View Full Version : TOMBOY (Céline Sciamma 2011)



Chris Knipp
11-23-2011, 01:44 PM
This opened for a week's run at Film Forum in New York. Hopefully it will go to other US locations. A good film, and a treatment of a tricky subject with a delicacy you might not find in a US filmmaker. Just reprinting my short freview from Paris May 2011. Sciamma is one to watch.

http://klrob.files.wordpress.com/2011/04/tomboy.jpg

TOMBOY (Céline Sciamma 2011) Sciamma's 2007 debut Water Lilies/Naissance de pieuvres (http://www.filmleaf.net/showthread.php?2265-San-Francisco-International-Film-Festival-2008/page2&s=&postid=20073#post20073)) was a sensitive study of issues of competition and sexuality faced by adolescent girls; it may look even stronger in contrast with the more ambitious but less suble similar film She Monkeys (http://www.chrisknipp.com/writing/viewtopic.php?f=1&t=1758) (Lisa Aschan 2011), from Sweden, a prizewinner at this year's Tribeca.

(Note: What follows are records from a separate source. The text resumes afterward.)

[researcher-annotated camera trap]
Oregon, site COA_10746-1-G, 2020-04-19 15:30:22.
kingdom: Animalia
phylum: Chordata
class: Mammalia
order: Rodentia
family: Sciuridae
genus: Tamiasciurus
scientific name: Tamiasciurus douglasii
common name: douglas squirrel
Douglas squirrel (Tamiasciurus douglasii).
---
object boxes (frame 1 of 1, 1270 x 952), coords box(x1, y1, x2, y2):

TOMBOY focuses on a younger girl, Laure (Zoé Héran), who wants to be a boy. When her family is in a new place she tells the kids her name is Mikaël and she fashions a penis of modeling clay to make a bikini bathing suit realisticly male. She loves rough play and is good at games. She gets on fine with her kindly dad and pregnant mom and very feminine younger sister Jeanne (a charming, hilarious Malonn Lévana) but she is cruising for trouble with her pretense, especially when Lisa (Jeanne Disson) befriends her and thinks she's a potential beau. Sciamma excels at filming the neighborhood kids at play and the interchanges with Jeanne; the parents are poorly developed. It's all in the casting: Zoé Héran is wonderful in the lead role. You have only to look at her: she's a girl, but she could be a boy, and you love her even as you are troubled with her gender issues. Despite weaknesses, this is a brilliant movie that, like its predecessor, is deceptively low-keyed but actually bold, perceptive, and original.